Overall, the main features of the proposal are that: (i) taking inspiration form the evolutionary approach, a new method, able to explore the parameter space more broadly with respect to the tempered technique, is used to improve the EM algorithm; (ii) an advanced version of the VEM algorithm is implemented; (iii) the proposed methods are tested for DLV models of different complexity. These methods prove to be particularly effective in avoiding local maxima in applications.

The remainder of this paper is organized as follows. In Sect. 2 we outline the assumptions of DLV models and we review the steps of the EM and VEM algorithms. In Sect. 3, after having introduced some features of the evolutionary algorithms, we illustrate the EEM and EVEM algorithms dealing with their specific settings. In Sect. 4 we report and discuss simulation results. In Sect. 5 we use cross-sectional, longitudinal, and network data to estimate LC, HM, and SB models with the proposed algorithms evaluating their performance. In Sect. 6 we summarize findings and offer concluding remarks. Details about the simulation study and the applications results are illustrated in the Appendices and in the Supplementary Material (SM).

2 Notation and maximum likelihood of DLV models

Denoting by \( {\varvec{Y}} = (Y_1, \ldots , Y_r) \) the vector of response variables and by \( {\varvec{U}} = (U_1, \ldots , U_l) \) the set of discrete latent variables, the conditional distribution of the responses given the latent variables, expressed as \( p_{{\varvec{Y}} | {\varvec{U}}}({\varvec{y}} | {\varvec{u}}) \), and the distribution of the latent variables, denoted by \( p_{{\varvec{U}}}({\varvec{u}}) \), characterize a DLV model.
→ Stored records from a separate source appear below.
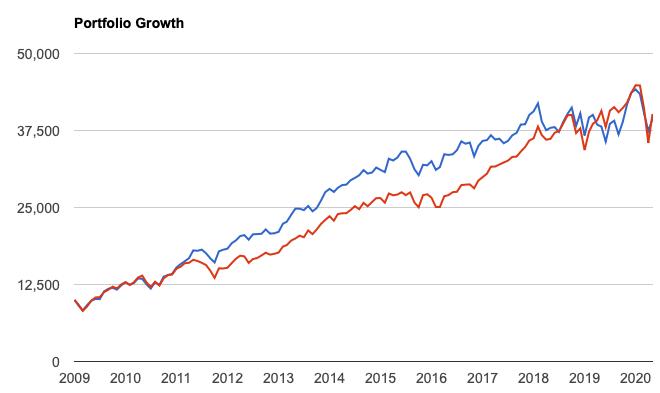 主力低PER銘柄と米国株全体のリターン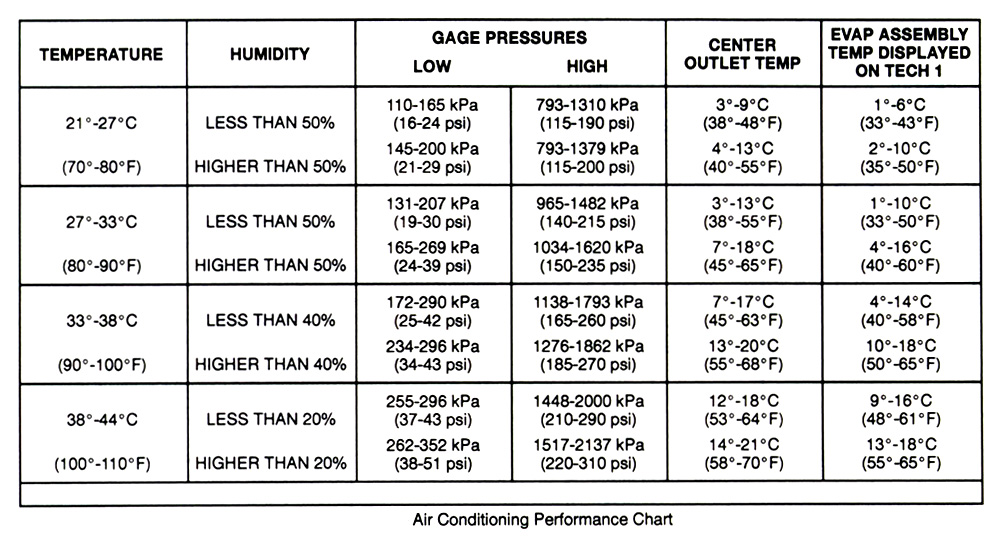 Home Air Conditioning Temperature Differential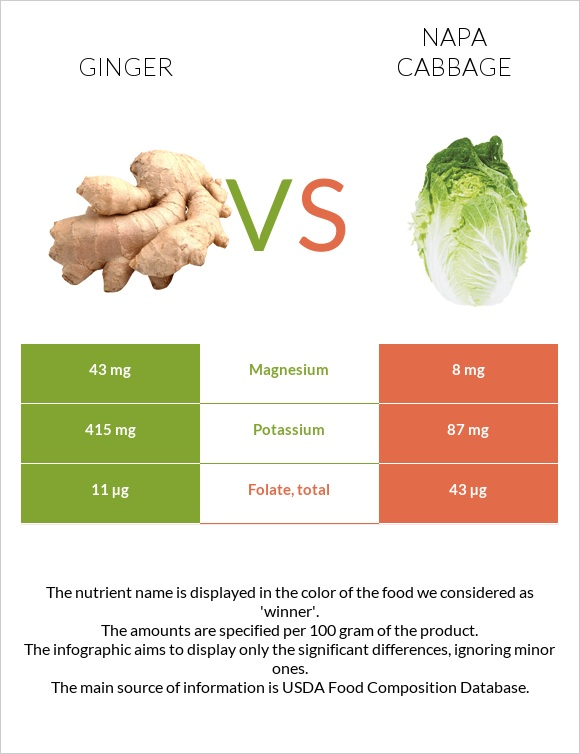 Ginger vs Napa cabbage infographic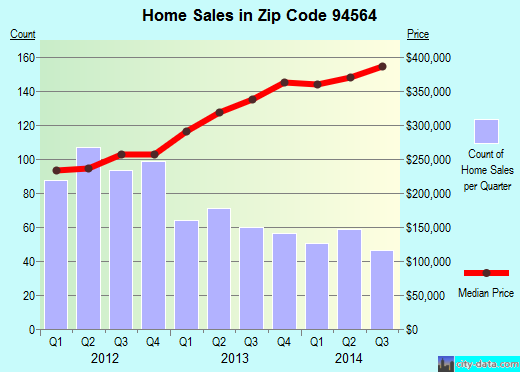 Zip code 94564 (Pinole, California) real estate house value trends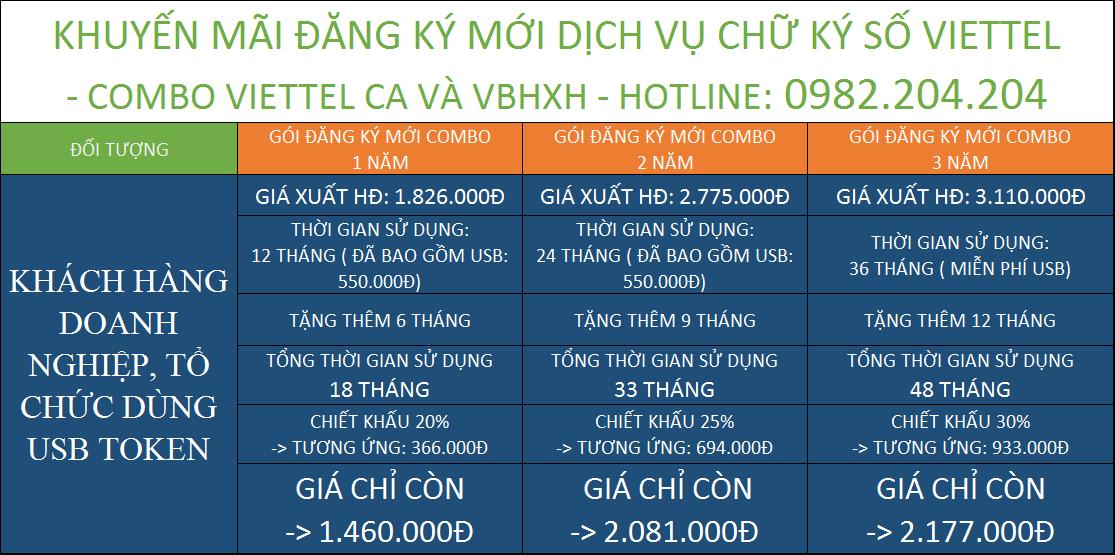 Bảng giá vBHXH Viettel kèm chữ ký số Viettel CA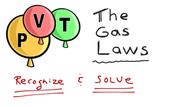 Describing each of the gas laws: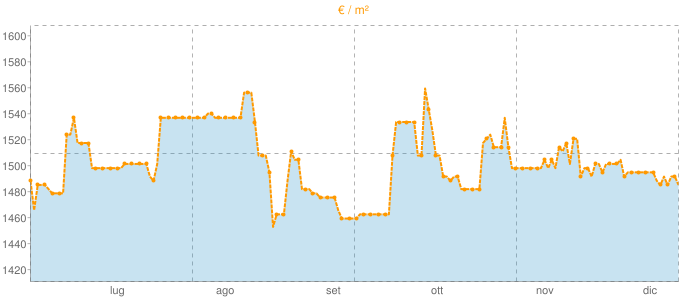 Quotazione ville a Ripe in €/m² negli ultimi 180 giorni.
The manifest distribution of the response variables is expressed as

$$\begin{aligned} p_{{\varvec{Y}}}({\varvec{y}}) = \sum _{{\varvec{u}}} p_{{\varvec{Y}} | {\varvec{U}}}({\varvec{y}} | {\varvec{u}}) p_{{\varvec{U}}}({\varvec{u}}), \end{aligned}$$
(1)

and the posterior distribution of the latent variables given the responses is computed according to the Bayes’ law as

$$\begin{aligned} p_{{\varvec{U}}|{\varvec{Y}}}({\varvec{u}} | {\varvec{y}}) = \frac{p_{{\varvec{Y}} | {\varvec{U}}}({\varvec{y}} | {\varvec{u}}) p_{{\varvec{U}}}({\varvec{u}})}{p_{{\varvec{Y}}}({\varvec{y}})}; \end{aligned}$$
(2)

see Bartolucci et al. (2022) for a thorough review of DLV models.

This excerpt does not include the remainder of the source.